Plato's Phaedrus was written to be a comic-philosophical inversion of Euripides' Hippolytus.
Hippolytus begins with speeches about love -- with the main emphasis being that love is madness and madness is bad, therefore love is bad. The nurse provides a minority view that love is rational and therefore good.
Phaedrus begins with speeches about love -- with the main emphasis being that love is madness and madness is good, therefore love is good. Lysias provides a minority view that favoring the nonlover is rational and that this is therefore good.
Hippolytus ends with a discussion of the relationship among writing, speaking, and truth, with Theseus making his decision on his belief that what is written down must be true.
Phaedrus ends with a discussion of the relationship among writing, speaking, and truth, with Socrates arguing that you learn more truth from dialogue than writing because you cannot have the writer there to question -- an observation which one can take back to Hippolytus to see Theseus' error more clearly (though the audience does know why he is wrong).

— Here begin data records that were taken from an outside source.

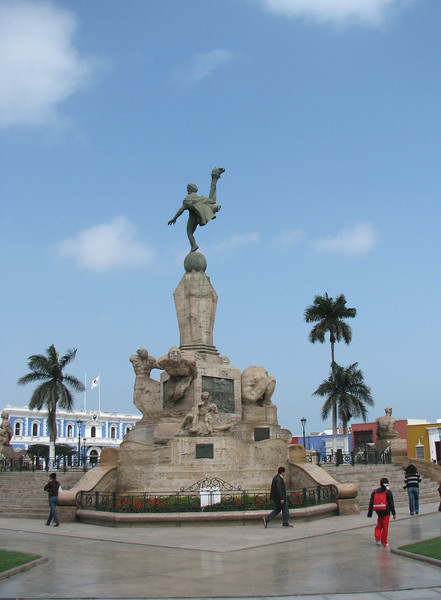 The main plaza.<br /> La plaza de armas.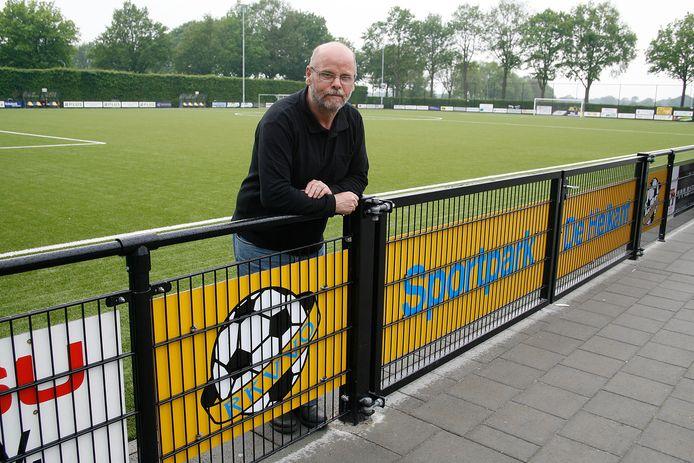Toon Bullens op sportpark De Heikant van RKVVO. Hij overleed op 70-jarige leeftijd.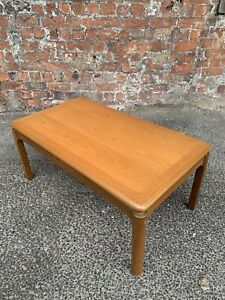 1970-s-RETRO-VINTAGE-TEAK-EFFECT-COFFEE-TABLE-SIDE-TABLE-CENTRE-TABLE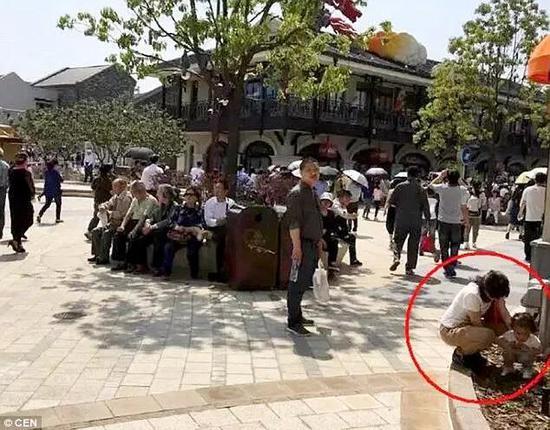 很多网友都说,中国游客真丢人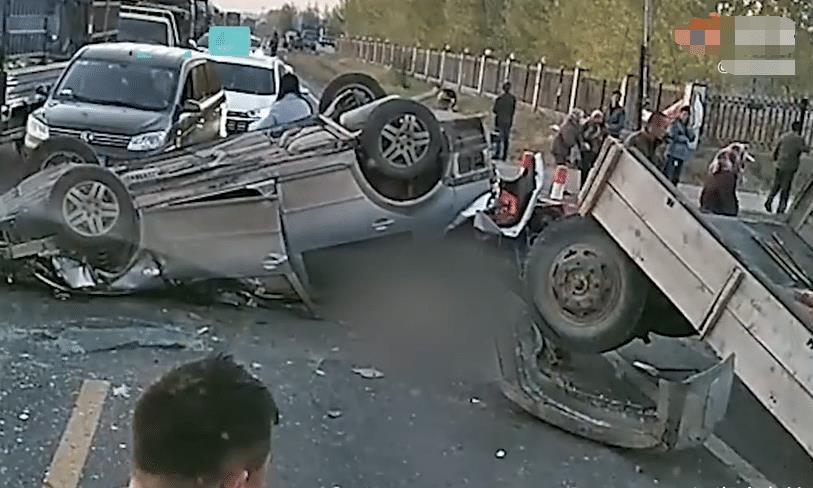 吉林发生一起车祸,位于长春市农安县,场面让人揪心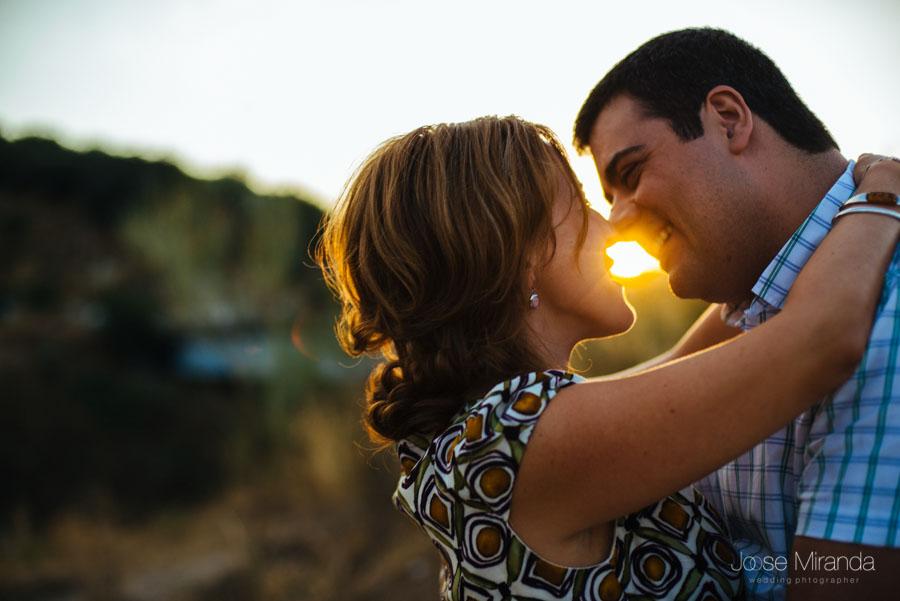 Pareja de novios besándose al atardecer en una fotografía de pre-boda en Jaén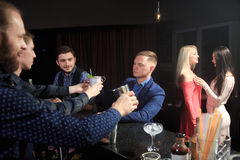 Люди в баре Ночной клуб sparklers Стоковое Изображение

Phaedrus has the same relationship to Lysias as Hippoytus has to Artemis. Phaedrus loves the one who wrote a speech criticizing love and favoring the nonlover; Hippolytus loves a virgin goddess, with whom he can never consummate that love. This is one of those inversions because Lysias wants to have sex with the nonlover, while Artemis refuses to have sex with the lover.
On the other hand, Lysias, as a writer, is the mirror of Phaedra herself. Neither are available to be questioned about what they wrote. Lysias thus is Phaedra/Artemis; the attainable mad lover/unattainable non-lover; this thus exposes Lysias for what he truly is (the wily character of Socrates' first speech "against" love).
The above two points also makes it clear that Phaedrus is Hippolytus, not
Phaedra, as one would expect. In a certain sense Lysias, in his ideas of
the rationality of the nonlover, is also an inverse of the Nurse, with her ideas of the
rationality of love, and Socrates plays the
anti-Phaedra/Hippolytus/Chorus in his affirmation of love as madness and
madness as good.
Euripides' portrayal of Aphrodite is a decidedly negative one; she comes off as petty, spiteful, vengeful, and cruel. This, in combination with what Phaedra and Hippolytus say about Aphrodite/love and with the fact that Phaedra's love for Hippolytus results in both her and Hippolytus' deaths, portrays love in a negative light.
After Socrates gives his speech in which a character argues that the nonlover is to be preferred over the lover, he expresses concern that Aphrodite will punish him for speaking ill of her (which is what she says she is punishing Hippolytus over). He also observes that Aphrodite, being a goddess, cannot be bad in any way (contradicting Euripides' portrayal of her). Socrates then gives his speech arguing love is good (thus enacting what Hippolytus should have done to make the play un-tragic).
Socrates further argues that just because love is madness, that does not mean that love is bad; there are, after all, other forms of madness which are recognized as good, including the madness of the Muses -- who would have been understood as influencing Euripides. Since Euripides is a poet, he is made mad by the Muses; it is thus ironic that he is portraying love as bad because it is a kind of madness.
If Plato's dialogue is a philosophical response to Euripides' play, then when Socrates says that his first speech and his second speech are the same speech, one can also understand this to mean that the dialogue and the play are "the same speech," but at different levels of understanding (with the poets being 4th from the bottom and philosophers being at the top, as per his ranking in the dialogue). Plato could thus be arguing that Euripides' understanding of love is accurate to his level of understanding, but that Plato's work demonstrates an understanding of love that is the most accurate a human can attain.